This week’s lecture featured two guest speakers Richard Holman and Leighton Jones, who shared their knowledge, experience and wisdom on how they create and develop work within their own practice.
Richard Holman’s talk focussed on this idea of assumptions and how we interpret things in our daily lives based on our upbringings. Richard explained the role of languages and how this ultimately changes how people around the world view and hear things differently. For example, he pointed out that the sound of a dog is interpreted in many different ways depending on which part of the world you originate from. This difference in opinion does not make either interpretation wrong, but rather highlights how influential culture and experiences during our upbringings are in shaping how we view the world around us. Richard comments on this idea of conventional and unconventional methods of processing and how adopting a conventional approach can limit our creativity. This idea really resonated with me as I experienced this first-hand during my time living in Northern California. Although I spoke the same language as Americans, I found the difference in the pronunciation of words, accent, my lifestyle and particularly my views on gun culture were influenced by my Scottish upbringing. Richard’s insight into this will be very helpful in my MA project, as it has encouraged me to think more in depth about what exactly identifies me as Scottish and how this has attributed to Scotland being a place, I call home.
To explain this ideology further, Richard takes influence from a quote by film maker David Lynch, which states “you don’t make the fish, you catch the fish” (Lynch, 2017).

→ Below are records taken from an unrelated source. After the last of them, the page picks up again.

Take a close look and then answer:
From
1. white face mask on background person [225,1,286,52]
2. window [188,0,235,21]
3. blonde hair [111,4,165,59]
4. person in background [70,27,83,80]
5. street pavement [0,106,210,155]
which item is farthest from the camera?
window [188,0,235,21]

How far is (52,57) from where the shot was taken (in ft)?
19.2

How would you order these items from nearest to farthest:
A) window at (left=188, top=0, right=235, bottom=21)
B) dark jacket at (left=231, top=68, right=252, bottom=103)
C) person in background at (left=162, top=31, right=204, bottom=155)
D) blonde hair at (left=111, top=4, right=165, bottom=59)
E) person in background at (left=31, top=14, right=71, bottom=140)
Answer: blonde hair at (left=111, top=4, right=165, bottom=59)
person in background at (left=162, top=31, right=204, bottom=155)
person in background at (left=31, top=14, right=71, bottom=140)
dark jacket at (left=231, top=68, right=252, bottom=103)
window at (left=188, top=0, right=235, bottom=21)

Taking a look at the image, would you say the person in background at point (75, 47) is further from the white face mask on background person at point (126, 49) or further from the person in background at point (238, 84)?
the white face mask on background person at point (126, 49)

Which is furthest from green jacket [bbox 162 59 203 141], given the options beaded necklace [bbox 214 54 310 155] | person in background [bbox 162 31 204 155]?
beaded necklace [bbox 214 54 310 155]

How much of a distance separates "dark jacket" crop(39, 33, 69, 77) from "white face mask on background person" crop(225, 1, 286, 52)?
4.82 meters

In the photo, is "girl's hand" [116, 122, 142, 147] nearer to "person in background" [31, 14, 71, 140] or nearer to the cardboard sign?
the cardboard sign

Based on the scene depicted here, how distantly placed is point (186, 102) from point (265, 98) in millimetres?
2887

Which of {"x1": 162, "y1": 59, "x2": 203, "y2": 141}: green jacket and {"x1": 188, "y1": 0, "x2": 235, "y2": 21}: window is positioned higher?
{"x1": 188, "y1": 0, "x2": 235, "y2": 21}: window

This is such a great analogy as it reinforces this idea that we as creatives do not make new ideas, but rather we take influence from places we have visited, from daydreaming, walking down the street, the people we meet… and we use these existing things we see to adapt and create something different. “There are no original ideas, it’s just the ideas that you have caught” (Lynch, 2017).
Richard stressed that in order for us as creatives to be the best versions of ourselves and create our most innovative work, we must learn to simply slow down and focus on the now and the things that are around us, rather than placing pressure on ourselves to create a great idea with the end result in sight. This is something I am very aware that I need to implement into my life, as I often find myself frustrated when I lack great ideas and I constantly try to imagine how the finished piece will look, opposed to enjoying the process and learning, growing and developing along the way. This talk has been useful to me as I feel I am now more conscious of slowing down my workflow which will help in this process of self-discovery throughout my MA project. By taking the time to focus and discover more about my Scottish heritage, I plan to carry out mini shoots each week that represent different Scottish elements, without pressure from myself to create a definitive final piece.